Web crawlers have been around for decades, but a new breed of scraper is abusing web servers unlike any before.

Happy 4th of July! Or so I thought.

I manage servers hosting a handful of wordpress sites for a client of mine. A few months back, I began getting complaints that the sites were down. The servers were never down, but often under extreme load. I built this dashboard to help me keep an eye on the CPU usage of each server, and it's continued to pay dividends.

A wild CPU load appears - how it began
A wild CPU load appears - how it began

For a while, there were always a few crawlers that would pop up and be abusive over the course of a few hours if I let them. I got pretty comfortable with identifying them and blocking the IP that was causing the issue. With AWS hosting a mix of valid bots/crawlers (think semrush, newsletter crawlers, search engines, etc) and these abusive bots (forging their user agent with a common browser) with virtually unlimited IP's to get assigned, I never wanted to block the whole subnet. So instead it's been largely a game of wack-a-mole that starts over every day.

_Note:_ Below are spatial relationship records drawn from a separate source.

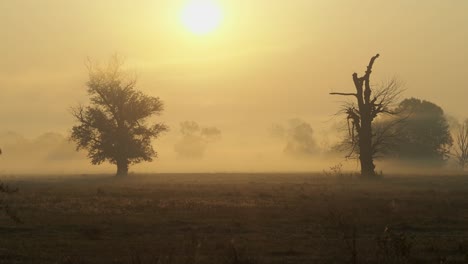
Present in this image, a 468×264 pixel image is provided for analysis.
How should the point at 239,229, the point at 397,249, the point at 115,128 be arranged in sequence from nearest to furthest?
1. the point at 397,249
2. the point at 239,229
3. the point at 115,128

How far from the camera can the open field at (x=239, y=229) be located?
48.9ft

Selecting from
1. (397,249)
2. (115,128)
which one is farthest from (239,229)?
(115,128)

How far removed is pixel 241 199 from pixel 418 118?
73979 mm

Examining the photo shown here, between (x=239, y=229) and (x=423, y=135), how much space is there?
82773 mm

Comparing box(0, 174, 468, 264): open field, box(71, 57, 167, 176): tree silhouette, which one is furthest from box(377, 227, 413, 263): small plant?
box(71, 57, 167, 176): tree silhouette

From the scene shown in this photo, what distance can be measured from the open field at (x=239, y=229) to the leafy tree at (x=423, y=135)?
6576 cm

The past few weeks however it's been clear that there is a new, much more aggressive and sophisticated scraping operation that has been hitting the websites that I'm hosting.

Scrapers, left unchecked
Scrapers, left unchecked

Out of curiosity I figured I'd let them scrape till they wore themselves out. After about 20 minutes, the same aggressive scraper began scraping another site that was hosted on another server (see teal line). That site was much smaller, and the site is a bit more performant so it handled the parallel requests much better.

Hourly requests, IPs and response times
Hourly requests, IPs and response times

After performing a bit more analysis on the logs generated by the purple line, it was clear that this had been a dramatic increase in requests as well as requesting IPs. Nearly 1,500 IP addresses were used to make 14,000 requests in just under an hour. While I'm still working on identifying exactly which IPs are to blame, it's easy to see that these abusive scrapers are getting much more sophisticated. One thing is clear, they do not care about the servers or legitimate users they are impacting with their careless scraping.